Although the girl had tried to entice the cat into a cat carrier with food and even held the cat briefly, Murphy escaped, O'Connor said. O'Connor said she found Murphy hiding under a nearby porch after the girl called her.
A reward of $500 was offered, and O'Connor said she would split it between the two kids.
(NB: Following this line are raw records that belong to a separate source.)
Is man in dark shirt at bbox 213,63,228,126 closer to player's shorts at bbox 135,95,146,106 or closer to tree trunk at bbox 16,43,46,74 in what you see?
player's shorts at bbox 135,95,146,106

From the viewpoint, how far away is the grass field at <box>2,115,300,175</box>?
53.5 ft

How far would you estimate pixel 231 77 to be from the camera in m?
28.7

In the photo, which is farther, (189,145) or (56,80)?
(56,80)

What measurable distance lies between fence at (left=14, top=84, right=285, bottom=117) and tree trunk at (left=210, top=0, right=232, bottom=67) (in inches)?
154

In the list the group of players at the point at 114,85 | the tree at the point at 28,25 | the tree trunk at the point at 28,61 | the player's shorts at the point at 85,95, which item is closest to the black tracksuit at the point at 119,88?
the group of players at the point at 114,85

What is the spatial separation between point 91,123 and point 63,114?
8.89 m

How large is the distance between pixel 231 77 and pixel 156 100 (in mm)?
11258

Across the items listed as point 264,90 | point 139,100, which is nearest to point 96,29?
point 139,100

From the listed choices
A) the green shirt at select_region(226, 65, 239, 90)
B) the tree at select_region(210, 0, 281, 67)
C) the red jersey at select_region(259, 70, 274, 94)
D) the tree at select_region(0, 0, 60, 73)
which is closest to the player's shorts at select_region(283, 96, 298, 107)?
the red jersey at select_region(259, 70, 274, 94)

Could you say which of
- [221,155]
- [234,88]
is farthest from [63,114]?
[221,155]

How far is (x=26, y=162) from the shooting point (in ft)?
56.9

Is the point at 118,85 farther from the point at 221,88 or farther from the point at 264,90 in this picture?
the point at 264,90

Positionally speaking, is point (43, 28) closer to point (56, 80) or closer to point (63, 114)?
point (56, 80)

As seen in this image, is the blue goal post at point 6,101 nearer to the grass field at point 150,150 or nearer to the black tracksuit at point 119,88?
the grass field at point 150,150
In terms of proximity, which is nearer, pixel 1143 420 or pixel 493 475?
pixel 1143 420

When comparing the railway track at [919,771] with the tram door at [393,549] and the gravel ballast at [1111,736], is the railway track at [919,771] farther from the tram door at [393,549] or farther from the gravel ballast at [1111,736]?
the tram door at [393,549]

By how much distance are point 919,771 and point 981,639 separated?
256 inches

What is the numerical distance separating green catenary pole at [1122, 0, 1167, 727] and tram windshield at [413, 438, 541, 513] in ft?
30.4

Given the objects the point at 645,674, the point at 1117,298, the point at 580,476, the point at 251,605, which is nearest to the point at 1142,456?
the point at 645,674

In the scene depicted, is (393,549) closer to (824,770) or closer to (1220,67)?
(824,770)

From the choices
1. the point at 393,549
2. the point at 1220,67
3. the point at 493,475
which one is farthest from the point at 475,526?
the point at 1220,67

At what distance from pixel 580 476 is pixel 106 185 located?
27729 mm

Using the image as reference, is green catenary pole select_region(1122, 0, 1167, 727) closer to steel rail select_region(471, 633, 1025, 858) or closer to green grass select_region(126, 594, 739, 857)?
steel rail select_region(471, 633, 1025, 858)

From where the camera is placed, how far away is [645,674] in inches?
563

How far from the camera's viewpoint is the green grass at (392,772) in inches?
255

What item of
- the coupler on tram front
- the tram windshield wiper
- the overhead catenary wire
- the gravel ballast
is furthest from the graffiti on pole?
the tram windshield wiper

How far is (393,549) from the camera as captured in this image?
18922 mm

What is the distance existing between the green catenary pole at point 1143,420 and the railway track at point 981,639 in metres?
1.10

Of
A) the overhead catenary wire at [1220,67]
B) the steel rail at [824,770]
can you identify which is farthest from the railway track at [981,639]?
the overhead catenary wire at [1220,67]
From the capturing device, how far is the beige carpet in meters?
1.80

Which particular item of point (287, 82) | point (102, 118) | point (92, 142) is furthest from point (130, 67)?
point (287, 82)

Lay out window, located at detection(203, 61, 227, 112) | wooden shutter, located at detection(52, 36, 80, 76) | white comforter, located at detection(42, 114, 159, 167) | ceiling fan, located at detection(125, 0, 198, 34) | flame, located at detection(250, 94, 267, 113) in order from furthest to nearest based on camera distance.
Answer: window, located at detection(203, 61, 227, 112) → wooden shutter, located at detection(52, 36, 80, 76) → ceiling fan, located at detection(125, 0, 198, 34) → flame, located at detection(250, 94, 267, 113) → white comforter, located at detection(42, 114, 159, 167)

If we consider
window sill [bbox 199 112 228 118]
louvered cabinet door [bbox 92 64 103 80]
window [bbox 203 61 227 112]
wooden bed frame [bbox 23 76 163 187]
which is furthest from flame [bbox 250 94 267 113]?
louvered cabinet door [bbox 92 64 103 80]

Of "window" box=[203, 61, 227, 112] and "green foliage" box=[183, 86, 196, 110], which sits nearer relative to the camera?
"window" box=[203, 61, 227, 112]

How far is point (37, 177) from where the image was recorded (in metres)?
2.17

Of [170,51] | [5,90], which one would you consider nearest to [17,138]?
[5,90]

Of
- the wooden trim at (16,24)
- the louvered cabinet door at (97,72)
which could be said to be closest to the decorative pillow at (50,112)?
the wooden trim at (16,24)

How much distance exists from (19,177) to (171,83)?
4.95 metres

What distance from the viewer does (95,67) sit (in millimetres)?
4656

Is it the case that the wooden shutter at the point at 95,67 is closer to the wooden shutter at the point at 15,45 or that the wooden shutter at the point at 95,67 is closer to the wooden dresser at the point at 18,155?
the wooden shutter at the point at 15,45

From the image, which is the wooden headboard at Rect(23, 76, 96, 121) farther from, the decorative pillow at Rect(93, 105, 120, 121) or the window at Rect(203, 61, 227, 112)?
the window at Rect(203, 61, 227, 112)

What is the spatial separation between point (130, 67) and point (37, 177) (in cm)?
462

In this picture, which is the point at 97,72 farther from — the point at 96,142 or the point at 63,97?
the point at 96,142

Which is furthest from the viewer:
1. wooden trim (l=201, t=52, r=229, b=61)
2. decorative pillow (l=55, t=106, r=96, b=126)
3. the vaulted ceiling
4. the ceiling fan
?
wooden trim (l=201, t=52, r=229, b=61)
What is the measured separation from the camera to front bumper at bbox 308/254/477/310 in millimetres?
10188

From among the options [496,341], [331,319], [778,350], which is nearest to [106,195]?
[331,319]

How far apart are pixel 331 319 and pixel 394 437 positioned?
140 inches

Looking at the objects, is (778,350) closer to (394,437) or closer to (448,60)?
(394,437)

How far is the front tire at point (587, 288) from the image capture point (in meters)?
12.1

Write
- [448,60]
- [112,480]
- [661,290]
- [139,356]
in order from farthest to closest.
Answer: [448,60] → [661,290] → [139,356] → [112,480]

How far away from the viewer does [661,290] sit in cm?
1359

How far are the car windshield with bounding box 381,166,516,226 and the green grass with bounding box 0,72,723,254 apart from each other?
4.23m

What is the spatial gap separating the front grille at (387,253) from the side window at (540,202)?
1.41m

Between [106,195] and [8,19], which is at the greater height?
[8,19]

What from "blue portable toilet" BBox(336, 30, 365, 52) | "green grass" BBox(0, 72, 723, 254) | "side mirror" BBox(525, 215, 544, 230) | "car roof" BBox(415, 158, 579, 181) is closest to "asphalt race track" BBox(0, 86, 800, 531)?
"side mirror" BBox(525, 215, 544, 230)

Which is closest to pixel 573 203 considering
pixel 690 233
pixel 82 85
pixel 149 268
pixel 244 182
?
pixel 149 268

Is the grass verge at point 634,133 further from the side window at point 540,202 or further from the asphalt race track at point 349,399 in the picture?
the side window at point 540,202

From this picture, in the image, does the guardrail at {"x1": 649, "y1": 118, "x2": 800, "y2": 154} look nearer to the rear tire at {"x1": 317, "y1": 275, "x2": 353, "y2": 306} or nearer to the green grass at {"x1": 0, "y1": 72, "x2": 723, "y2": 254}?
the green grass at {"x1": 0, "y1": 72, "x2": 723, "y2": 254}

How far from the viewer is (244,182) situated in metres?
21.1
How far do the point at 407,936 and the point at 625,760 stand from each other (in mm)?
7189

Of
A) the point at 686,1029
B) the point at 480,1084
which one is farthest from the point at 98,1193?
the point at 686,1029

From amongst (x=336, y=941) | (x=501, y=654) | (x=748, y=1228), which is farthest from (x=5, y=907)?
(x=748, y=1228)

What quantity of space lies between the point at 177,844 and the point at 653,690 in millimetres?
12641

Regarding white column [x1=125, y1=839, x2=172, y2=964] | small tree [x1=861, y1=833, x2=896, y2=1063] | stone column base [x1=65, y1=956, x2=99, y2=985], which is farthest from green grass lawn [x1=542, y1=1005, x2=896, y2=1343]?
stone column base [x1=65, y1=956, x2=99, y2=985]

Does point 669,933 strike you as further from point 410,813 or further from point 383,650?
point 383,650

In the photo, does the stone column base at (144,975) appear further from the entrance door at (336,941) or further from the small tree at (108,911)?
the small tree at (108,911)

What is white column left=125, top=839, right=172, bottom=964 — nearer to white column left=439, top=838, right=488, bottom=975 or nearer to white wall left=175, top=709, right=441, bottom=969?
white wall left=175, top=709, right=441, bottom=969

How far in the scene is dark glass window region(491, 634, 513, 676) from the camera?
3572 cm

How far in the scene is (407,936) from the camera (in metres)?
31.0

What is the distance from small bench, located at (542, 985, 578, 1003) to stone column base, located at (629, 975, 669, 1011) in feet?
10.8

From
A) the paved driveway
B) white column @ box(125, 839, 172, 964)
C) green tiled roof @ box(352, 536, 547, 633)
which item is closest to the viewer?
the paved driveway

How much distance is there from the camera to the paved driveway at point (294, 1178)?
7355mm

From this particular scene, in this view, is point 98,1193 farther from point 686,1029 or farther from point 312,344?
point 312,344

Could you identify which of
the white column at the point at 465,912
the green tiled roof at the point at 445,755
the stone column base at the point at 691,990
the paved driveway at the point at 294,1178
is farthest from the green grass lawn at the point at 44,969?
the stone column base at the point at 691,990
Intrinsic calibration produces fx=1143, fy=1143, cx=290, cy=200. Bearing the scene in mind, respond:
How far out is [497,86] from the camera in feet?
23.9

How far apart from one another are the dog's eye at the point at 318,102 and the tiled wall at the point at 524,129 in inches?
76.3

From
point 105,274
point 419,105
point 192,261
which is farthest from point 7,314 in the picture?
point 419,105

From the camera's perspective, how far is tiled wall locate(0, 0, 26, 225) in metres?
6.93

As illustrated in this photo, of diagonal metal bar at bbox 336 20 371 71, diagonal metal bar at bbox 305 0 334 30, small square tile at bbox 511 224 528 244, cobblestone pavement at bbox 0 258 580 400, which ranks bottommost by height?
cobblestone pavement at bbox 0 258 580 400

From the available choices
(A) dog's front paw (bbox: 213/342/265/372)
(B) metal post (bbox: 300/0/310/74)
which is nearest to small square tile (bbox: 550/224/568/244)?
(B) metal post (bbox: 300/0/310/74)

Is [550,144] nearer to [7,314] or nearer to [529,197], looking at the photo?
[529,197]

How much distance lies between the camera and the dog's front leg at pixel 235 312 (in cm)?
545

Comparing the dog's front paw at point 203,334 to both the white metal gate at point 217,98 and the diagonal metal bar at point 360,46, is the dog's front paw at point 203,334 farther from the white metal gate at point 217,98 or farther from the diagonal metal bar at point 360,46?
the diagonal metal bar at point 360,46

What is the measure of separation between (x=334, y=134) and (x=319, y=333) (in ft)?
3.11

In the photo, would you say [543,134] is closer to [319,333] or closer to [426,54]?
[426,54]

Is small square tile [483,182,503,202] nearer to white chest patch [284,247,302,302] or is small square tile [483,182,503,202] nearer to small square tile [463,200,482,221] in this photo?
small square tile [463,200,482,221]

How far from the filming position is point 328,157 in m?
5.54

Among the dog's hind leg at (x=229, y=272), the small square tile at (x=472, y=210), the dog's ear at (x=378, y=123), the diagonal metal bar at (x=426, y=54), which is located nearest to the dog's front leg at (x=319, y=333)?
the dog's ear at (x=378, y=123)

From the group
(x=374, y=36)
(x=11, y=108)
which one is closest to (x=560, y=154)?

O'Connor said she didn't know their last names.
Voorhees said he thought Murphy may have been hiding out in a swampy area below Chestnut Street during his time on the lam.
The cat appeared Sunday to be in good condition.
"He's lost a little weight," O'Connor said. "He's happy to be home."
As O'Connor and Murphy took down "lost cat" signs over the weekend, passers-by inquired about the kitty and congratulated O'Connor for Murphy's safe return.
"The neighborhood is spectacular," O'Connor said.
O'Connor said she is grateful for Murphy's return.
"It was a tense couple of weeks," O'Connor said.
O'Connor said the occasion was special because Sunday was her 60th birthday.
Remember, one of the most valuable tools in your pet recovery arsenal is the good will, eyes and ears of your neighbors. In an age where many neighbors no longer know--or even have met--each other, it's good to cultivate relationships with those on your street so that if your cat ever goes missing, you'll have 20 families--not just one--looking for Fluffy, and hoping and praying for her safe return.